DOI: 10.1200/jco.2026.44.19_suppl.274 ISSN: 0732-183X

EBV DNA dynamics guide post-local-therapy ICI consolidation in stage II-III pulmonary lymphoepithelioma-like carcinoma.

Minjie Chen

274

Background: Immune checkpoint inhibitors (ICIs) improve outcomes in pulmonary lymphoepithelioma-like carcinoma (PLELC). Plasma Epstein–Barr virus (EBV) DNA reflects tumor burden, but how on-treatment EBV DNA dynamics can guide post–local-therapy ICI consolidation remains unclear. Methods: We retrospectively enrolled stage II–III PLELC from four centers treated with definitive surgery and/or radiotherapy, with or without immunotherapy, and ≥1 plasma EBV DNA assessment after definitive local therapy. EBV DNA was measured at baseline (t0), after induction therapy (t1), and after definitive local therapy (t2). Within induction-ICI and non–induction-ICI strata, we evaluated consolidation ICI benefit by (i) EBV DNA status at each timepoint, (ii) molecular trajectories (early clearance, delayed clearance, persistent positivity), and (iii) integrated molecular–radiologic response categories. Cox proportional hazards–based prognostic models were built and compared using Harrell’s C-index. Results: Among 208 patients (84.6% stage III), induction ICI and consolidation ICI were given in 36.5% and 36.1%, respectively. In patients without induction ICI, consolidation ICI improved PFS only in the persistent-positivity trajectory (median PFS: not reached vs 19 months; p = 0.037), with no clear benefit in early or delayed clearance.
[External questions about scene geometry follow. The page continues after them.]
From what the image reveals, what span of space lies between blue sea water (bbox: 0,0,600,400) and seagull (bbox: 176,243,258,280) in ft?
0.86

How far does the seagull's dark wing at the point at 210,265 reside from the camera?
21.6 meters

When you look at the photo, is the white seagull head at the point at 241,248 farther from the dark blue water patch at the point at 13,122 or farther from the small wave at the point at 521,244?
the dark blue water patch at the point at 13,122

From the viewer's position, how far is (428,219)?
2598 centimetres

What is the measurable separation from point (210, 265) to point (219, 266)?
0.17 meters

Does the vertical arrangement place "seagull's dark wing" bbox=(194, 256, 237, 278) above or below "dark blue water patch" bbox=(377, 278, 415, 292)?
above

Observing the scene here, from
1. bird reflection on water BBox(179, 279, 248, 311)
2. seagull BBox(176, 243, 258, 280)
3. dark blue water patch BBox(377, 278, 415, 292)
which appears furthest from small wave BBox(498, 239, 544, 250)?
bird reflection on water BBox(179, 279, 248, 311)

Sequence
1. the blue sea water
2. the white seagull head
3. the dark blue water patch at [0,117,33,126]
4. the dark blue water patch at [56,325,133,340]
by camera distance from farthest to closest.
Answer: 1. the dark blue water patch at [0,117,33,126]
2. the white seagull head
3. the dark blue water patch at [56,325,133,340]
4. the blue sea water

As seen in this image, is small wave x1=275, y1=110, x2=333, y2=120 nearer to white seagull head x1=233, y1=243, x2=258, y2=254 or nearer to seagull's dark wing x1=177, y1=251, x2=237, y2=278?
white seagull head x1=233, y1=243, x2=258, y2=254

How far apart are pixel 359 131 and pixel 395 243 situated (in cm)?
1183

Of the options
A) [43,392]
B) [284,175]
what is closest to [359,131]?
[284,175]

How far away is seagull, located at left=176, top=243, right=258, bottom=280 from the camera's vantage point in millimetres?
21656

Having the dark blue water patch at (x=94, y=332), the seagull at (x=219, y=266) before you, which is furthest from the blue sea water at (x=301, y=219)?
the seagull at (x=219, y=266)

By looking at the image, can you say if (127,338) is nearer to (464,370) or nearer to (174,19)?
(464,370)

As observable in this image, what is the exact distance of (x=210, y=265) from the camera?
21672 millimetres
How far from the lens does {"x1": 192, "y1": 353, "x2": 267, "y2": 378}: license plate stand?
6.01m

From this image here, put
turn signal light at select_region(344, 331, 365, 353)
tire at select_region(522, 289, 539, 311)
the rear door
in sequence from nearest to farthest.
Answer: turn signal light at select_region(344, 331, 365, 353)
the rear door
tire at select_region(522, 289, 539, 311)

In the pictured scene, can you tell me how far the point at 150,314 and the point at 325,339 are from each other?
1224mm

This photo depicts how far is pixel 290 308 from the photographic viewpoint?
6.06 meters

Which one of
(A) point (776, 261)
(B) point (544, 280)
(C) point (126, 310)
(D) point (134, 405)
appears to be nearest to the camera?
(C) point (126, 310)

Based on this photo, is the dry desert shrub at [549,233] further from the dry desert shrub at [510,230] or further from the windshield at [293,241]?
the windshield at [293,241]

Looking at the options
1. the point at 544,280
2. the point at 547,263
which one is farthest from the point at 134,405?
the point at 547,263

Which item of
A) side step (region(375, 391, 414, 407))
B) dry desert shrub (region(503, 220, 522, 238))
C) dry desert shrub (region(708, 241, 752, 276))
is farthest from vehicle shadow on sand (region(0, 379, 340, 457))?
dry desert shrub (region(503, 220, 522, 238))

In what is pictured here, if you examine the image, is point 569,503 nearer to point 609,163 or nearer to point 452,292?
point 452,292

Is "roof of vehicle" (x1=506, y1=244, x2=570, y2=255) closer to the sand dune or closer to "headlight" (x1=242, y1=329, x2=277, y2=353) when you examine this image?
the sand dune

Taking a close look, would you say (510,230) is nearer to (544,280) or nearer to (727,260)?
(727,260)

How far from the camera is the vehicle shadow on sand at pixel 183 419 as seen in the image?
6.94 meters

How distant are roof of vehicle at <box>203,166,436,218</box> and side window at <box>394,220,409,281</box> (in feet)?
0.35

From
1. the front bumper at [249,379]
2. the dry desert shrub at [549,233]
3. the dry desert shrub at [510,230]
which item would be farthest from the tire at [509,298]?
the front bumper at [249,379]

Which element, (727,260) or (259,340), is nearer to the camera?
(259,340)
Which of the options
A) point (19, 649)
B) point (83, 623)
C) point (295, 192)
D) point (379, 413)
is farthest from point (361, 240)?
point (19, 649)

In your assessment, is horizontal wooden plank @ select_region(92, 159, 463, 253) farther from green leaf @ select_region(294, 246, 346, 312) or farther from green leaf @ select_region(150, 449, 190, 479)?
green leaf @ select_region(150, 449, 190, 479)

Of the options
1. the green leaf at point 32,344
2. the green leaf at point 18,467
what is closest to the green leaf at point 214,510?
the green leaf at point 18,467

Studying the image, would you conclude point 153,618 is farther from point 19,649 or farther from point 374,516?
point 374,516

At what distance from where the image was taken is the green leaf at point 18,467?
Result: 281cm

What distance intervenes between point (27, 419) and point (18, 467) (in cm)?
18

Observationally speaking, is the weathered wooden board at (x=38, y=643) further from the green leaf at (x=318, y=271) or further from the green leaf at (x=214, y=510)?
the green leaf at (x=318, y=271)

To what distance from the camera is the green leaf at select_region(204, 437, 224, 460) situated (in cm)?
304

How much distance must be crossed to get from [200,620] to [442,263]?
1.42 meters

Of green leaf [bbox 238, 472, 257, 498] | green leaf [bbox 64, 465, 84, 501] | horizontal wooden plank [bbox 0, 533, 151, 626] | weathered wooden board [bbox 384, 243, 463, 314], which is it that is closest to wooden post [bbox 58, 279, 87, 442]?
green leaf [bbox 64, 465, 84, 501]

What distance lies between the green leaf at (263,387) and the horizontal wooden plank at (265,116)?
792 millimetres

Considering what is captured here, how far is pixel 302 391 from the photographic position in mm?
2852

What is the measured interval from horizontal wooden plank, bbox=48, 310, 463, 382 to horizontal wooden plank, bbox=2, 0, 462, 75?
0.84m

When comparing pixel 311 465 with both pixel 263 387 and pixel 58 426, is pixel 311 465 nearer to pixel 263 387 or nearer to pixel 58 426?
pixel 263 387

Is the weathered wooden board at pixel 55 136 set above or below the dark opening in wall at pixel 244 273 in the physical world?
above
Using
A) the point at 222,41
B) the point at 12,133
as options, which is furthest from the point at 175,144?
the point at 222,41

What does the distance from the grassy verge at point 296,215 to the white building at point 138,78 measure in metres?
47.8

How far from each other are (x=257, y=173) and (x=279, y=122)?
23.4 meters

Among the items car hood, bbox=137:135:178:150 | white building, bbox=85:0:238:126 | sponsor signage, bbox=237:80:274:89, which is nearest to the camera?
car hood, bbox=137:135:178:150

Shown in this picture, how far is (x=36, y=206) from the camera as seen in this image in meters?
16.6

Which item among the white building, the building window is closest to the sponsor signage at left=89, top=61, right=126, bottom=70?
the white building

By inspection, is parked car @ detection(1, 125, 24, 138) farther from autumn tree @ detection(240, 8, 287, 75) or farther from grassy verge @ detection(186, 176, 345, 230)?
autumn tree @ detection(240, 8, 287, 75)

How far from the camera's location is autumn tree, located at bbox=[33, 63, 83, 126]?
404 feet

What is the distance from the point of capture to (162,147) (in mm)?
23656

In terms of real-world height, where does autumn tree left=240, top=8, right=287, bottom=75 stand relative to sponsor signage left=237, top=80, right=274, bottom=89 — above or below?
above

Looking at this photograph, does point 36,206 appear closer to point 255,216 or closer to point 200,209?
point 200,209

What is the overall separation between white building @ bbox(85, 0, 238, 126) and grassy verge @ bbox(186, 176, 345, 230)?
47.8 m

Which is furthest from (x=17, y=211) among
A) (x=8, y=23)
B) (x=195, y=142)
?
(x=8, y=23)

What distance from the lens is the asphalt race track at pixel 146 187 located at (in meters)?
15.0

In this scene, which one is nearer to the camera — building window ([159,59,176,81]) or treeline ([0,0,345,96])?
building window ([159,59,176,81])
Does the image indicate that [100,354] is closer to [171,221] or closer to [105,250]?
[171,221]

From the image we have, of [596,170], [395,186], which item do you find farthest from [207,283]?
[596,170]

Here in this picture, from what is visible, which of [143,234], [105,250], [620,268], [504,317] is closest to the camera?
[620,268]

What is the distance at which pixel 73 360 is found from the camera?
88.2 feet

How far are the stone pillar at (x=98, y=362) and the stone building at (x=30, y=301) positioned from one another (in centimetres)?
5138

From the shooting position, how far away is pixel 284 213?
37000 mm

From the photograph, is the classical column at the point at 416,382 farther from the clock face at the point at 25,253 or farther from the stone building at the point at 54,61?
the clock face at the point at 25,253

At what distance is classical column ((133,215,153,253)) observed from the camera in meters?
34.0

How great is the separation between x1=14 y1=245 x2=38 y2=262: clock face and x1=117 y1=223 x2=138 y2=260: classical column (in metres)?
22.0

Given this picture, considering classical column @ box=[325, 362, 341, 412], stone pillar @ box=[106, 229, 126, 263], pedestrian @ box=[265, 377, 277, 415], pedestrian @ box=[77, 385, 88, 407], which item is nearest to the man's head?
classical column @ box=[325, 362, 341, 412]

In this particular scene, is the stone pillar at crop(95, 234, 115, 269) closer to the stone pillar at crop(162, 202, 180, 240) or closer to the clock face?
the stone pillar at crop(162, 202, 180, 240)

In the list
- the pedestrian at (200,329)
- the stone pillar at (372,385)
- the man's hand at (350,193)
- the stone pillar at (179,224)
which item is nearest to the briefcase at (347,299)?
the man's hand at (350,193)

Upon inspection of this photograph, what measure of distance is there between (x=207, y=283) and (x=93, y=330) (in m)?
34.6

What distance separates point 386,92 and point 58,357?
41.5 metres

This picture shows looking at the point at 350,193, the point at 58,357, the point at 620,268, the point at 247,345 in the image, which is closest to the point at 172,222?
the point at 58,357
In patients with induction ICI, benefit was confined to the early-clearance group (72 vs 42 months; p = 0.034). Using integrated molecular–radiologic stratification, non–induction-ICI patients benefited mainly among t1 double non-responders (not reached vs 18 months; p = 0.001) and t2 non-responders (not reached vs 46 months; p = 0.024), whereas induction-ICI patients benefited among t1 and t2 double responders (t1: not reached vs 42 months, p = 0.044; t2: not reached vs 47 months, p = 0.036). A PFS model combining clinical factors with t2 EBV DNA and t2 radiologic response showed good discrimination (C-index 0.763, 95% CI 0.734–0.825) and outperformed t2 EBV DNA alone. Conclusions: Peri-treatment plasma EBV DNA trajectories and integrated EBV DNA–radiologic response refine identification of patients most likely to benefit from consolidation immunotherapy after definitive local therapy in stage II–III PLELC, enabling an interpretable biomarker framework and individualized risk assessment to guide consolidation ICI.